Ferry venture accelerates
Hawaii Superferry has secured
a pact to buy two ships, as well as
investment advice and commitments
The vision of an interisland ferry system has taken another step forward, with a shipbuilder signing a conditional agreement to supply two 340-foot catamaran vessels to Hawaii Superferry, contingent on a series of financing arrangements.
Hawaii Superferry said yesterday that Austal USA has agreed to build the two high-speed ships, which would hold 900 passengers and as many as 280 vehicles, for delivery between 2006 and 2008. The vessels would be able to travel up to 45 miles per hour, reaching Maui and Kauai from Honolulu in three hours and the Big Island from Honolulu in four hours.
Each vessel costs about $75 million, and Austal has agreed to invest more than $10 million in the venture, said John Garibaldi, a partner in Hawaii Superferry and former chief financial officer of Hawaiian Airlines.
Hawaii Superferry has estimated that a family of five traveling by car to the neighbor islands from Oahu could use the ferry service for about half the cost of flying and renting a car, Garibaldi said.
A start-up company, Hawaii Superferry seeks to raise around $3 million in venture capital by the end of March, with help from isle investor John Dean, former chairman of the holding company of California's Silicon Valley Bank. The company has been talking with investors in Hawaii and on the mainland, Garibaldi said. Tim Dick, founder and chairman of Hawaii Superferry, previously founded Grassroots Enterprise Inc., an Internet political and advocacy software business in San Francisco, raising $35 million.
Hawaii Superferry also will seek debt financing of roughly $130 million, and needs a Title XI federal loan guarantee for part of the amount from the Maritime Administration, Garibaldi said.
Garibaldi hailed the agreement with Austal as a major milestone in the two-year-old project. "It is significant in that they are participating in our financing, they are making an investment in us, and they're assisting us through entering this agreement," Garibaldi said.
"Our belief in Hawaii as an ideal fast ferry market is backed up by Austal USA's commitment to provide financial support, including an investment in Hawaii Superferry," said Chris Pemberton, Austal USA's vice president of sales and marketing.
Austal USA is an Alabama-based joint venture of Australian boat builder Austal Ltd. and U.S. shipbuilder Bender Shipbuilding & Repair Co.

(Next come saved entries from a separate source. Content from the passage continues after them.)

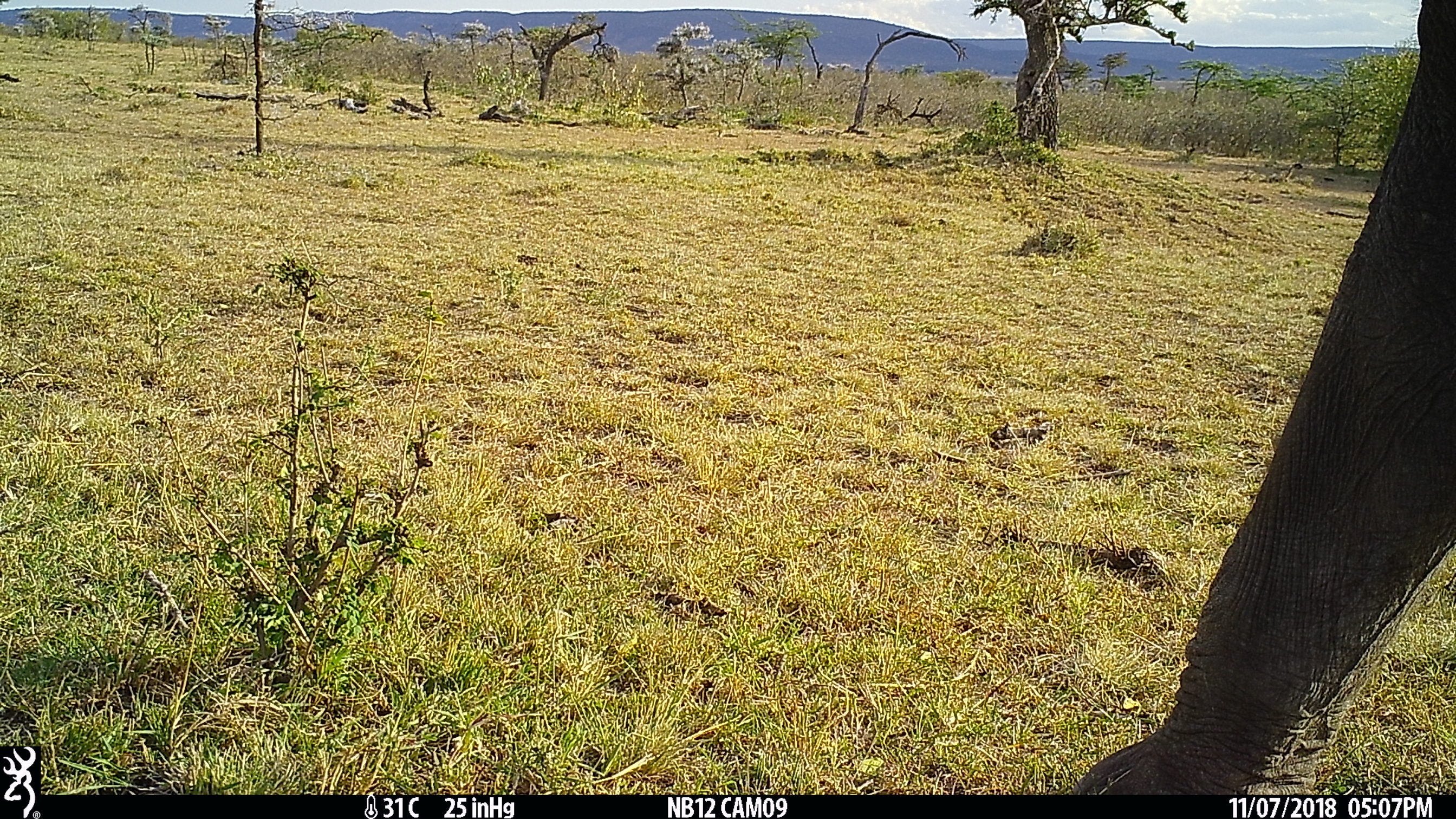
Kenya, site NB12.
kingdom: Animalia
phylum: Chordata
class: Mammalia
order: Proboscidea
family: Elephantidae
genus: Loxodonta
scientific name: Loxodonta africana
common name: elephant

The company's proposal was the best of three, and the agreement was signed during the holidays, Garibaldi said.
Agreement in hand, Hawaii Superferry can approach investors with a definitive timetable, Garibaldi said. A good part of this year will also be taken up with the necessary studies for a Title XI loan guarantee, he said. Last year, Matson Navigation Co. received $75 million commitments for its two new Hawaii-West Coast container ships.
Hawaii Superferry envisions running at least three vessels in the Hawaii interisland trade, but is starting with two to test the waters, Garibaldi said. The two ships would require about 300 employees.

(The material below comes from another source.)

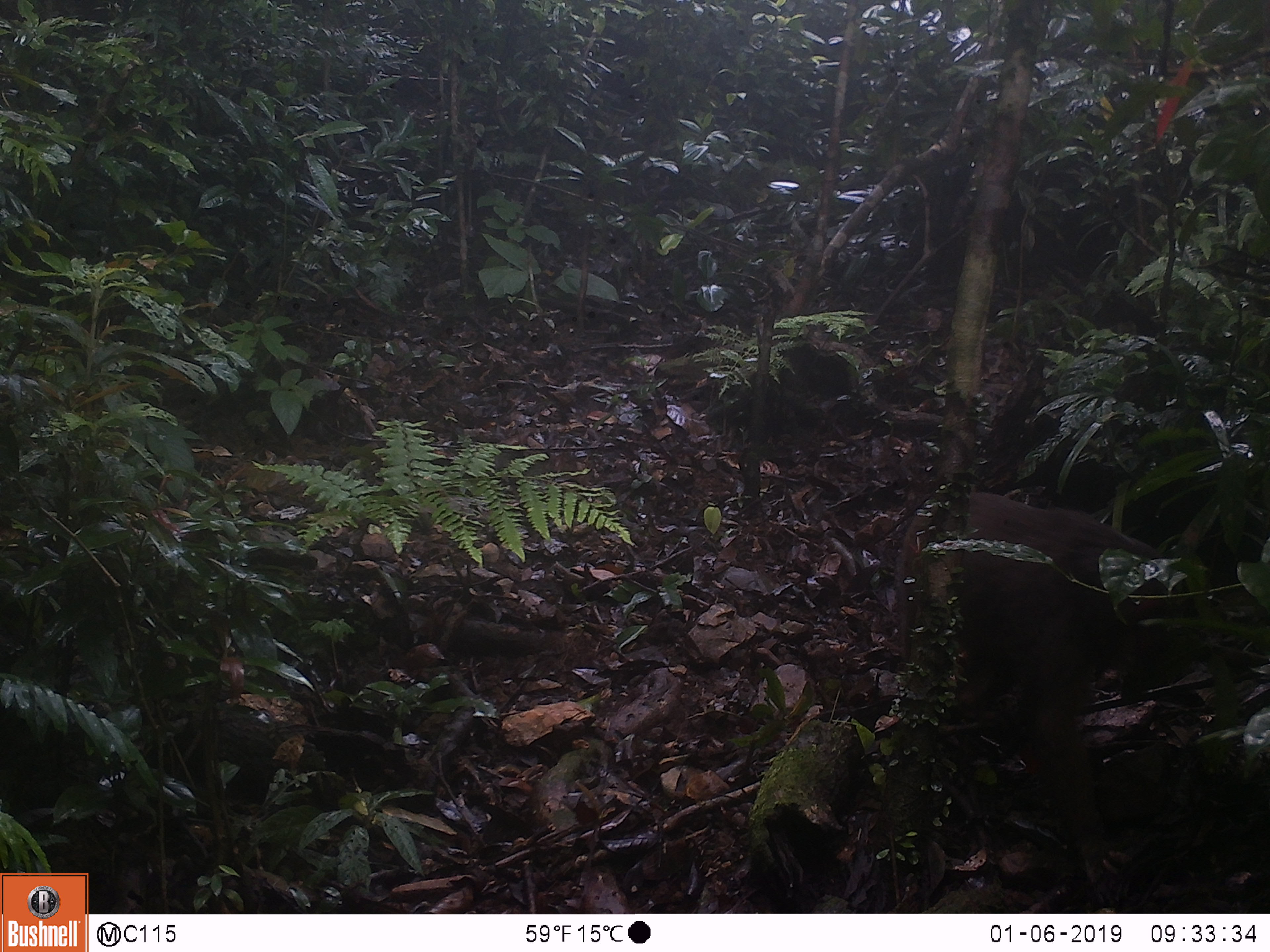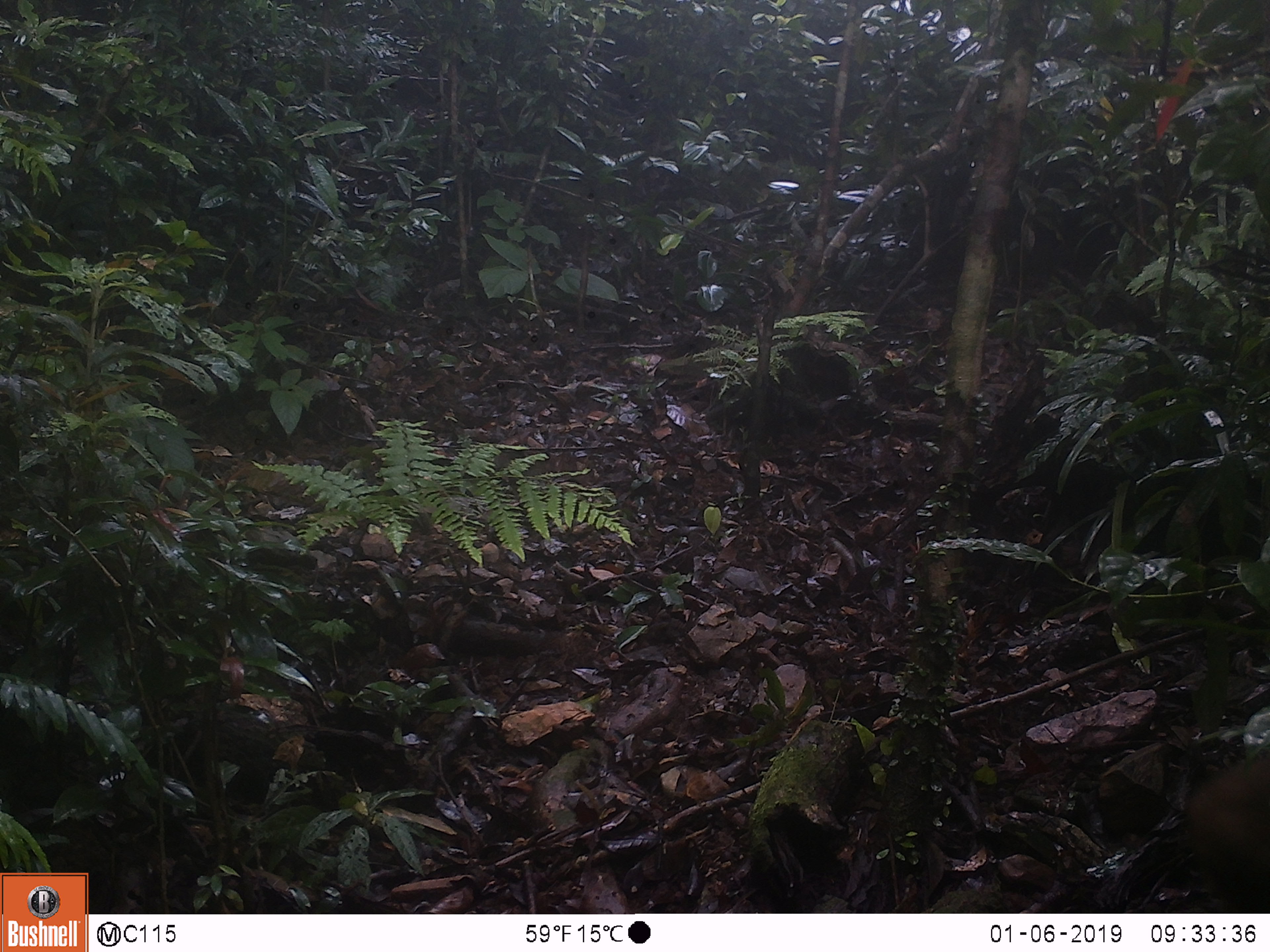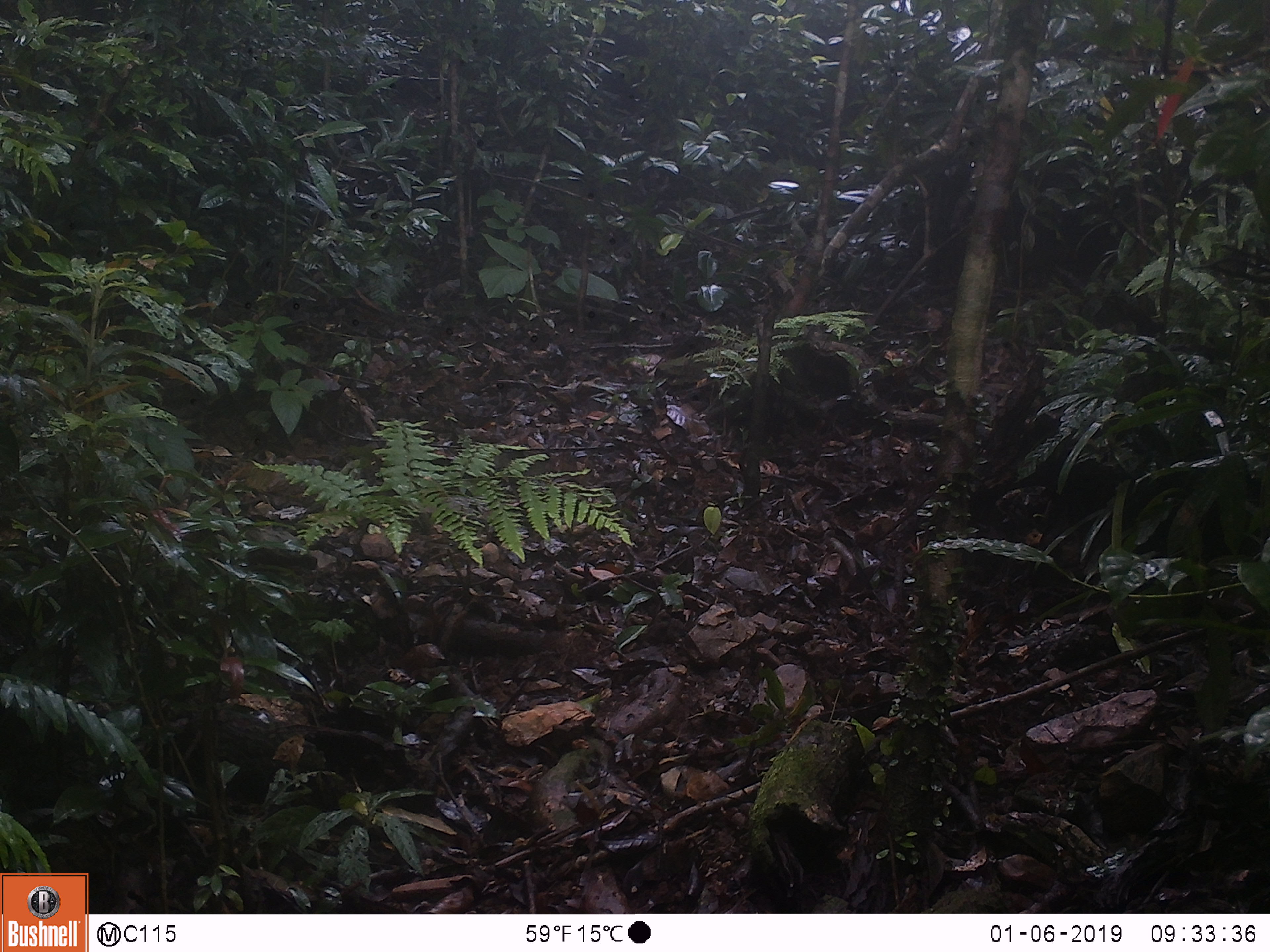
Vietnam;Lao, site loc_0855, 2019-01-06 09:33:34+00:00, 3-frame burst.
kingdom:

Gov. Linda Lingle and Sen. Dan Inouye hailed the project as a social and economic benefit to the islands. The state completed a new $4.3 million interisland ferry terminal at Pier 19 in Honolulu Harbor in 2002.
Past ferry prospects in Hawaii have come and gone. A steamship Hualalai set off in January 1966 and went out of business before the year's end. In 1975, Seaflite launched a hydrofoil system connecting Honolulu, Maui, Kauai and the Big Island, but its parent company went broke three years later and the Hawaii operation ended.